**EXERCISE INSTRUCTIONS:**
List every navigation label shown in square brackets under the subject line of the kernel patch message below.

[PATCH v16 15/17] drm/i915/perf: allow NOA muxes reprogramming before workloads

[Date Prev][Date Next][Thread Prev][Thread Next][Date Index][Thread Index]

 



Dynamic slices/subslices shutdown will effectivelly loose the NOA
configuration uploaded in the slices/subslices.

Here we introduce a new parameter to configure the i915 perf driver
when userspace wants to monitor parts of the GPU within
slices/subslices and it knows that some of the workloads running on
the system will disable slices/subslices.

This new configuration option will force the i915 driver to reemit NOA
configurations between context switches.

v2: Make sure we handle configs with more register writes than the max
    MI_LOAD_REGISTER_IMM can do (Lionel)

v3: Introduce new parameter to the perf driver to make reprogramming
    optional (Lionel)

**INFORMATION SUPPLIED:**
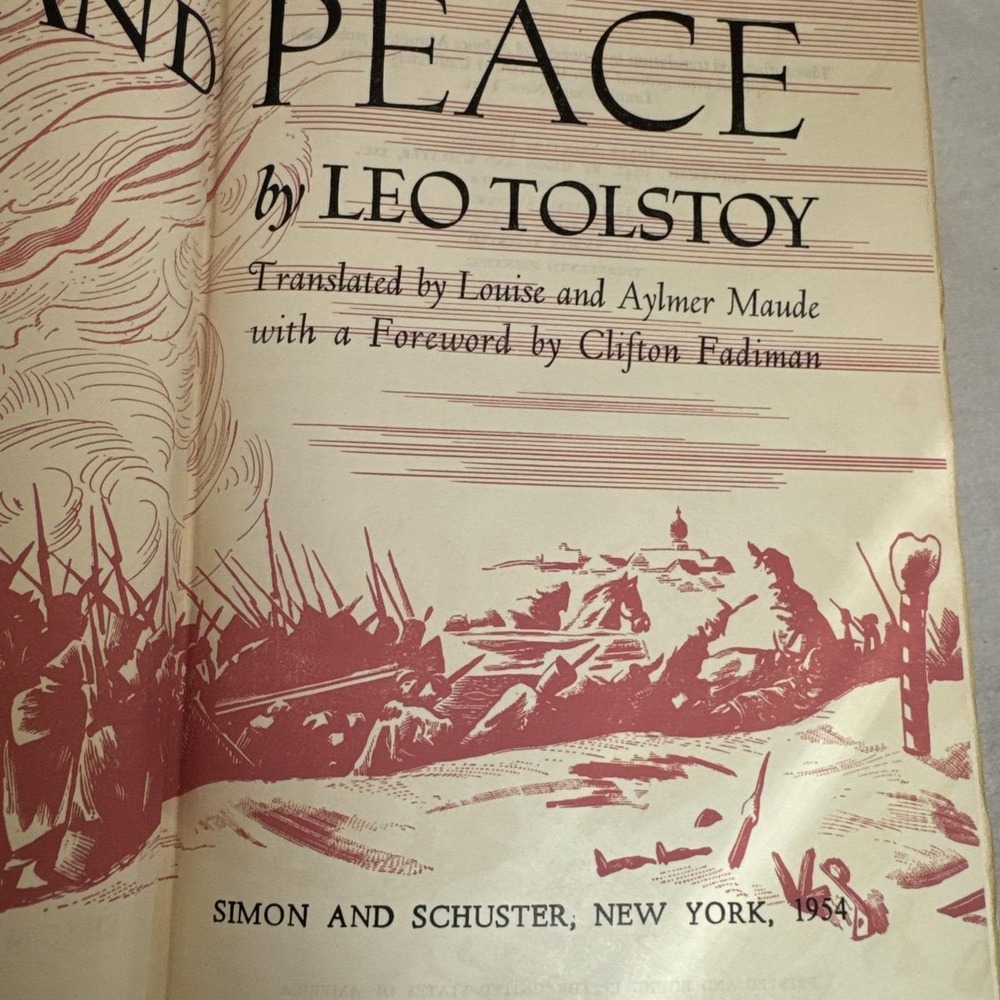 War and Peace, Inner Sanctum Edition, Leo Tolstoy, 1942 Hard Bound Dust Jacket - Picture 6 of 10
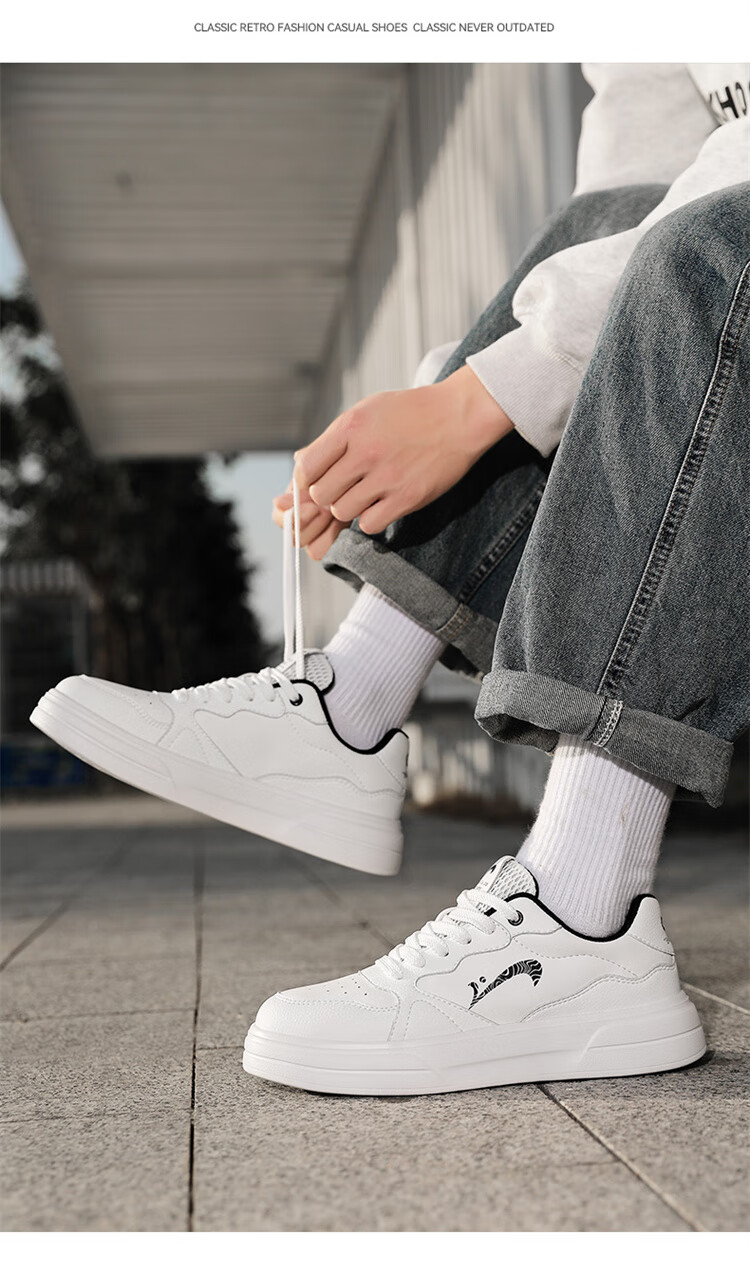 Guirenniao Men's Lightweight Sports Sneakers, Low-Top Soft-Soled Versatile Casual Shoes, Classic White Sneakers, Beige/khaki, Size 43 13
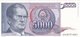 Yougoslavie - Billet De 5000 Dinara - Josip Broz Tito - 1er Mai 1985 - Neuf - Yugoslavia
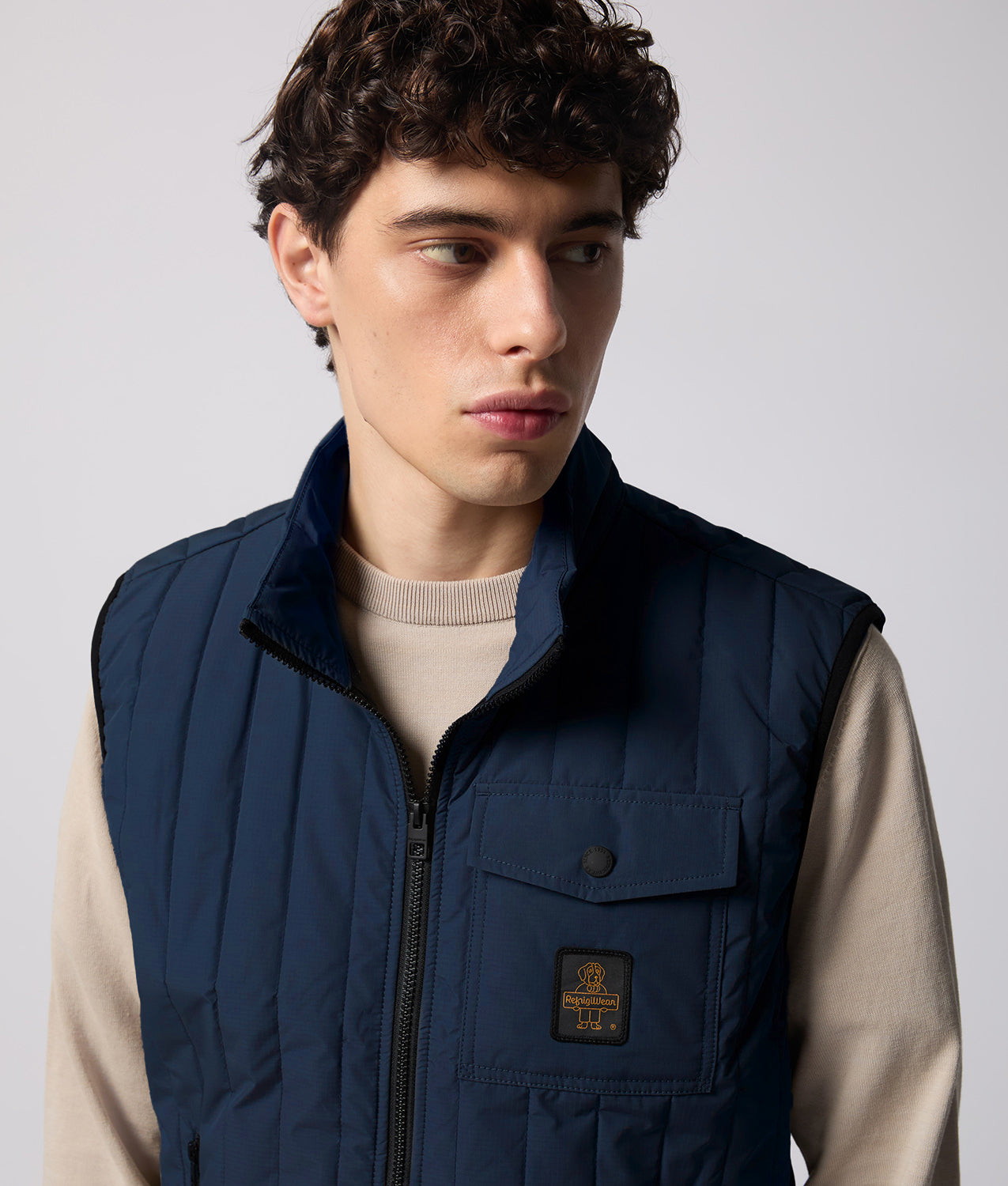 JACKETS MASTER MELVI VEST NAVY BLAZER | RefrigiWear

**EXERCISE SOLUTION:**
Date Prev, Date Next, Thread Prev, Thread Next, Date Index, Thread Index